New facility for Cambrian
Article Date: Jan 02 2009Western Canadian Coal intends to provide a $36 million (£25.8 million) loan facility to potential bid target Cambrian Mining.
AIM-quoted Western, a company with producing and prospective coal assets in British Columbia and for a long time part of entrepreneurial Cambrian’s web of holdings, wants to provide the facility at an accruing interest rate of 12 per cent to enable Cambrian to repay existing debts to South African-owned Investec Bank (UK).

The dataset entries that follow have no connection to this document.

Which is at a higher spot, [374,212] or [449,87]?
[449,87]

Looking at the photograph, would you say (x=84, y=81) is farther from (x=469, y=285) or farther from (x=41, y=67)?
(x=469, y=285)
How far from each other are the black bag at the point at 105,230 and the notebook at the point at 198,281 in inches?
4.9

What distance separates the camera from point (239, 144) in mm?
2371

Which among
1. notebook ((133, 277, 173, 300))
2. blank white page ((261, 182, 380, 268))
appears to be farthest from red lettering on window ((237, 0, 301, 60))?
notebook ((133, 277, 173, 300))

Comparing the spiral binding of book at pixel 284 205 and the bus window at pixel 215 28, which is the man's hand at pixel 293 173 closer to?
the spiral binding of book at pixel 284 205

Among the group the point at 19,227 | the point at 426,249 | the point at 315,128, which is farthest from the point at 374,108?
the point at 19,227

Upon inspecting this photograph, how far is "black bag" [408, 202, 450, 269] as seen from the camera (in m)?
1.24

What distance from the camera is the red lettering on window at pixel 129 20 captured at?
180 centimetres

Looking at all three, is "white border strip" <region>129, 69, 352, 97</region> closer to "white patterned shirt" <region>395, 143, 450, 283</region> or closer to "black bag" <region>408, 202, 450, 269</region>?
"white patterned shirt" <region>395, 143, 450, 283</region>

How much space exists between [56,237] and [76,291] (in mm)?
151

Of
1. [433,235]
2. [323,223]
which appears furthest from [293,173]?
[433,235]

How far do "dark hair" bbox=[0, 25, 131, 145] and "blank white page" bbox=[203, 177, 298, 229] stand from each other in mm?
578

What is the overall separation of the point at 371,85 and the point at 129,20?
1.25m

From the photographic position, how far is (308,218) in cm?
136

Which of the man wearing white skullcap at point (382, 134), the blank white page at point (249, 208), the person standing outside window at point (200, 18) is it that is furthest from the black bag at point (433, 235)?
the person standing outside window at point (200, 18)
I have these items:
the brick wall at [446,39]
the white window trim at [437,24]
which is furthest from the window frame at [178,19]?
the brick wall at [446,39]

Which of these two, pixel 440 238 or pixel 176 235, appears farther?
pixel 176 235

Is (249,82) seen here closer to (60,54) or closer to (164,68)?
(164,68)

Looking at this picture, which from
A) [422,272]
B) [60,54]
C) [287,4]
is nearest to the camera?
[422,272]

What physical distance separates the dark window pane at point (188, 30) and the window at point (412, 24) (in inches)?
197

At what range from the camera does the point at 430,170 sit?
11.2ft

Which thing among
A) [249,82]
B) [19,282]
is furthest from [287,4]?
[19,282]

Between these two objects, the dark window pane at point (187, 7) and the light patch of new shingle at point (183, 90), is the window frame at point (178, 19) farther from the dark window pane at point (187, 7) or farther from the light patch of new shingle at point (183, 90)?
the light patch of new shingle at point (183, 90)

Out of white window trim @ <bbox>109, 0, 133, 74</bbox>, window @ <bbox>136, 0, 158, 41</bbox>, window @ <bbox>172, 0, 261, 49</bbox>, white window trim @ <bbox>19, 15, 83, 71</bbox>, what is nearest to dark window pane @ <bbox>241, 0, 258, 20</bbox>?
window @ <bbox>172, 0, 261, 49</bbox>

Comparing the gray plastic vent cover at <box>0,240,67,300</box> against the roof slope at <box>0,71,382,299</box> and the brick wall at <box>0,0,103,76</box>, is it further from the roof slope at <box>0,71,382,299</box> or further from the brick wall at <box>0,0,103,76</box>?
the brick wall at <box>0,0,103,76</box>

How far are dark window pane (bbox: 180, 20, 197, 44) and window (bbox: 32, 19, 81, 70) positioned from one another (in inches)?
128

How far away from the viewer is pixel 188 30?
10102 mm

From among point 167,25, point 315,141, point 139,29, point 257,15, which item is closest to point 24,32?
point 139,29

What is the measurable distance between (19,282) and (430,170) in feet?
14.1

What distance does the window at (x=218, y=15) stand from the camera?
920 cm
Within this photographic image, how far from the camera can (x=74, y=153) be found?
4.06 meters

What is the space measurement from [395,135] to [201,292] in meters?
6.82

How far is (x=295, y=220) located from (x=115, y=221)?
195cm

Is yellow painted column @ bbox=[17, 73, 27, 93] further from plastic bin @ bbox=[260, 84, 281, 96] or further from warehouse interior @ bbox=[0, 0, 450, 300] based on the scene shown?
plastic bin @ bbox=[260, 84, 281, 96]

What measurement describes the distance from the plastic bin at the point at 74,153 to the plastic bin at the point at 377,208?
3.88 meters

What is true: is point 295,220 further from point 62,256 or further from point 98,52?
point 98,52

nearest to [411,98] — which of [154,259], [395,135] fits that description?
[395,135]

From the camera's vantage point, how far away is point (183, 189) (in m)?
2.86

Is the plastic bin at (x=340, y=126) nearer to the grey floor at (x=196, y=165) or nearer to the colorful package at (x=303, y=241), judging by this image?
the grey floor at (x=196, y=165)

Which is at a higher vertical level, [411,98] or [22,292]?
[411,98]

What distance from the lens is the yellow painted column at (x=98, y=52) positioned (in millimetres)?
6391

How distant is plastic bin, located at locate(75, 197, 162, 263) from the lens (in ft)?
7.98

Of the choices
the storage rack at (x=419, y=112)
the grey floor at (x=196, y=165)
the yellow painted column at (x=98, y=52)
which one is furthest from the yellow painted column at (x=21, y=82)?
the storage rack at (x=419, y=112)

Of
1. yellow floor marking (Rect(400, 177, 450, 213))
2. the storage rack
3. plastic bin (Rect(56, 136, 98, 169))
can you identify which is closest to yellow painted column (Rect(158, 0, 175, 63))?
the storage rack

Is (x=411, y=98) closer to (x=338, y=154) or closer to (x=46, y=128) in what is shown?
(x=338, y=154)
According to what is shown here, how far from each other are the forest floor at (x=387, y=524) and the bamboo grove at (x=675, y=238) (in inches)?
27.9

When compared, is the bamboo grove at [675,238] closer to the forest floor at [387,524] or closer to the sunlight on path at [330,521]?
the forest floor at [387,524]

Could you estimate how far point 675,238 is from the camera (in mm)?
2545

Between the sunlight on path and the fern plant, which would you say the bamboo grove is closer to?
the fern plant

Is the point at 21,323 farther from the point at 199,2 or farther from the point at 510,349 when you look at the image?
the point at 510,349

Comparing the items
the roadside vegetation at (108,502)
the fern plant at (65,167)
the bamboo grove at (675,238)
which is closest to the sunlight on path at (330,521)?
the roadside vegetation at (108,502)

The proposal is one step towards clearing the decks for the hoped-for £28 million paper acquisition by Western of London-based fellow AIM counter Cambrian, which has stakes in coal, gold and antimony production in North America, Australia and Wales.
Cambrian, which is paying a $600,000 fee to Western ‘in connection with the loan’, has in the other direction also agreed to accept full repayment by Western of a C$5 million loan facility provided by Cambrian to Western last year. Meanwhile, Cambrian also holds C$29 million of Western’s 7.5 per cent convertible debentures.
Mark Burridge, Cambrian’s chief executive officer, who since his appointment has been at pains to simplify the company’s previous Byzantine structure of holdings and connections, argues the loan facility, apart from helping with a ‘debt maturity mismatch’, is a preliminary step to a firm offer from Western for Cambrian. ‘Coal prices will be under pressure’, he argues, and there is ‘industrial and market logic in creating a larger, stronger and more diversified company, almost all of whose operations will be 100 per cent owned’.
Fallen stars of the recent commodity boom, shares in both Western and Cambrian trade at mere fractions of recent highs. But, at 43p and 27p respectively, both have initially responded favourably to the latest moves.